The number of individuals that are removed from a population should determine if the population will grow. Our goal was to find how many mosquitoes must be removed from a population for it to grow. We also wanted to know if the species of mosquito made a difference. To test this, we raised four different species of mosquito larvae in small containers. We then removed individuals from the population to imitate the extrinsic mortality that mosquitoes experience in nature. We either removed the larvae from their containers by hand or added predators that would eat individuals in the population. We removed between 0% and 70% of the larvae from each container to see what percentage of extrinsic mortality would increase the population size. Afterward, we counted the number of adult mosquitoes in each container to find the final population size. We found that how mosquitoes respond to extrinsic mortality depended on the species. We also found that species that can live on less food are less likely to experience population growth in response to extrinsic mortality. Even so, the population size grew for three of the four species that we tested. For two species, high and low mortality kept the population small, but intermediate mortality caused the population to grow. For one species, the population grew no matter how many individuals were removed.

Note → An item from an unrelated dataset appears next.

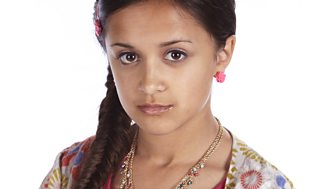 The Dumping Ground - Series 1 - Esme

Highlights: In our research, we studied four species of mosquito: the Asian tiger mosquito (Aedes albopictus), the yellow fever mosquito (Aedes aegypti), the common house mosquito (Culex pipiens), and the eastern tree hole mosquito (Aedes triseriatus). One of the most important results from this study came from the species, A. triseriatus. A. triseriatus mosquitoes can be found in the southern part of the United States. When we removed 70% of the A. triseriatus larvae from the container, the population grew (Figure 1).
Each of the dots in Figure 1 represent one replicate from the experiment. The experiment was done several times in different containers to make sure that we consistently got the same results. This is called replication. Each container is a replicate. The lines show the relationship between the percent mortality and the number of survivors when you take all of the dots into account. When 0-40% of the population was removed by predators, the final population grew from 5-45 survivors (shown in orange). When 0-70% of the population was removed by hand, the final population grew from 0-45 survivors (shown in blue). Overall, the figure shows that removing individuals increased the population size.
These results are surprising because we would expect that removing a large number of individuals would cause the population size to decrease. The fact that we can remove 70% of the population and still see an increase is very surprising. When it comes to pest control, this means you could kill up to 70% of a pest population and end up with an even larger population than if you had done nothing at all!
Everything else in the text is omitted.